2006-02-23

Baseball pool fine details:

This is a brief information post giving a highlight of the 3rd Edge of the Sword Baseball Pool:

First off a reminder that you can click here to join the league using your Yahoo ID.

League I.D.: 48452
Password: anncoulter

It's a full-season league, using both the American and National leagues as pool fodder.

Head-to-head competition format, meaning that every week you're paired with a new opposing team to do battle with, making each week an individually competitive period (especially if you're up against a team who's blogger you hate...lol). Every category you win is a win, a loss is a loss, and a tie is a tie: using this system we amass win-loss records of winning similar to how the NHL does it (Wins=1 point, Ties=1/2 point).

Up to 15 teams will be permitted to join (naturally I'm one of them). I truely hope we fill it up both to insure a competitive draft and also because if there are say 13 teams at draft time then the last signed up team will be eliminated to make an even number. Cross your fingers everyone. (Current number of teams at 4:30pm on February 23rd? Zero.)

There are no maximum number of trades, but only 30 player adds allowed. The trade deadline will be August 27th. Waivers will be in place for 3 days. Yahoo waiver rules, for those unfamiliar, starts out the reverse of the draft order. However, every time you successfully pick up a player on waivers you are bumped to the last spot again. So if the first place guy on day 1 never picks up a single player off the waiver wire, you can only advance up to 2nd place.

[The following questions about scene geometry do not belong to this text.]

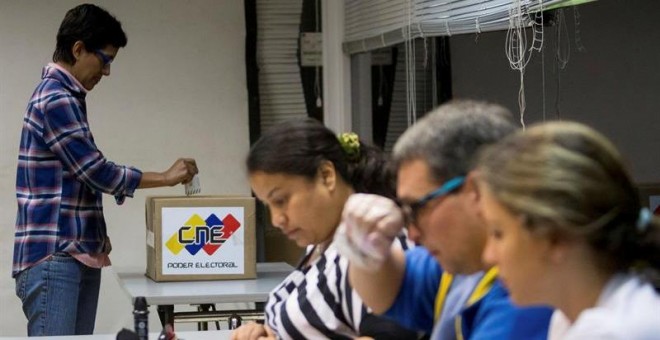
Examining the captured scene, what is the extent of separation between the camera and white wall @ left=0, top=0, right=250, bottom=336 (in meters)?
5.11

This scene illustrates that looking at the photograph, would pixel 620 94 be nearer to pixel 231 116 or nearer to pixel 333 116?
pixel 333 116

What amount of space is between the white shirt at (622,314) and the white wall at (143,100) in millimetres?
4242

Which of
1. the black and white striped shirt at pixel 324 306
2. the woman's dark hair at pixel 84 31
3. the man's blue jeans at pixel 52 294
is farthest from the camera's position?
the woman's dark hair at pixel 84 31

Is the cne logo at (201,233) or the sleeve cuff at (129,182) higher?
the sleeve cuff at (129,182)

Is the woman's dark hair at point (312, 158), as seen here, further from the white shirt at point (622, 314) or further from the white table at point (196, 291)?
the white table at point (196, 291)

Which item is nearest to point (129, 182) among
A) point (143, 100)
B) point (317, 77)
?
point (143, 100)

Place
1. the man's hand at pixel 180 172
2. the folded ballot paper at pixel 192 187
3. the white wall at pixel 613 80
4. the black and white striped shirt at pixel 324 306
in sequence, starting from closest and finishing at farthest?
1. the black and white striped shirt at pixel 324 306
2. the man's hand at pixel 180 172
3. the folded ballot paper at pixel 192 187
4. the white wall at pixel 613 80

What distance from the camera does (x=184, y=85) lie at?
5.29 m

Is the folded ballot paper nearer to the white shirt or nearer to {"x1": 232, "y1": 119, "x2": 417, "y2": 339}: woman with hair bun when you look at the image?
{"x1": 232, "y1": 119, "x2": 417, "y2": 339}: woman with hair bun

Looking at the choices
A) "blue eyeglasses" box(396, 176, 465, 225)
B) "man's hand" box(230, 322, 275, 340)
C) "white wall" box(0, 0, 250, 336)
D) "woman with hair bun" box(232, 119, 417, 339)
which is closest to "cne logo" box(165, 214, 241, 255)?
"white wall" box(0, 0, 250, 336)

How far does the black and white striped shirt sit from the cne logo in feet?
6.47

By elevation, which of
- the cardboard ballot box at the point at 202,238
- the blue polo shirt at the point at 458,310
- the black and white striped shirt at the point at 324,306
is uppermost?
the blue polo shirt at the point at 458,310

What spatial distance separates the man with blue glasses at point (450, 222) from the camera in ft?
4.55

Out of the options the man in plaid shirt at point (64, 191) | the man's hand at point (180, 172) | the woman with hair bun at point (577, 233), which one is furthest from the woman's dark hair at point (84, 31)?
the woman with hair bun at point (577, 233)
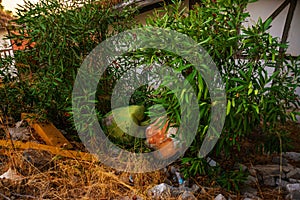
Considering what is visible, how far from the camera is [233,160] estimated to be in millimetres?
2846

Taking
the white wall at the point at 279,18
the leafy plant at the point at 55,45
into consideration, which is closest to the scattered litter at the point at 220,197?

The Commissioner (well that's...that's me! yeah) has authority to veto trades, but I'll try to be fair with it. I'll set up a complaint-based system, where a certain number of complaints will trigger a trade reversal. We'll hope there are no Ovechkins this year, because Post-Draft players will follow waiver rules, which really hurt our hockey pool.

The teams can be adjusted daily, which should encourage people to pay close attention to their teams and notice things like park factors and opposing pitchers as opposed to playing hot streaks.

The teams will consist of:
  1. a catcher
  2. 1st baseman
  3. 2nd baseman
  4. 3rd baseman
  5. shortstop
  6. 3 outfielders (which field is irrelevent)
  7. 2 utility players
  8. 4 starting pitchers
  9. 3 relief pitchers
  10. a utility pitcher
  11. 6 bench spots
  12. 2 Disabled-List spots for the multitude of injuries to be sustained in the post-steroid era.
Stats categories shall be:
  1. Runs
  2. Hits
  3. Home Runs
  4. Runs Batted In
  5. Stolen Bases
  6. Assists (contact with the ball after it has been hit before a putout occurs)
  7. OPS (On-base percentage plus slugging percentage
  8. Wins
  9. Saves
  10. Strikeouts
  11. HLD
  12. ERA (Earned Run Average)
  13. WHIP (Walks + Hits / Innings Pitched)
  14. K/BB (Strikeouts per base-on-balls)

Scoring will commence starting Week 1 (all weeks start on Monday), and continue until September 3rd. On September 4th, head-to-head playoffs will commence. This page gives some more details.

There is a minimum number of innings (six) that each team must pitch weekly in order to receive any pitching credit for the week. This means you can't just have Mariano Rivera on your team and screw wins in favour for mucho saves/WHIP/ERA/etc.

That's about it for details on the league. Again, feel free to click here and enter the league information to sign up!



I apologize in advance for not being able to use the following stats which I would have liked to have used:

For pitchers: Saves divided by save opportunities (to encourage choosing more efficient closers rather than closers who have better job security) and Opposing Batters OPS or OBP instead of ERA (its a far more reliable stat).

For batters, a lot of changes: H/AB instead of pure hits, again to choose more efficient batters as opposed to Tampa Bay or St. Louis players who simply receive a lot of at-bats, Stolen Bases minus caught stealing divided by stolen bases plus caught stealing (a stat which allows us to determine who's actually good at base stealing versus who just has a lot of go-aheads from desperate managers), park-adjusted OPS or OBP (really make people look at those stat sheets and list of common opposing stadiums), and Linear Weights (if it wasn't a head-to-head league... LW is too long-term a stat to be using over a 6-11 game period).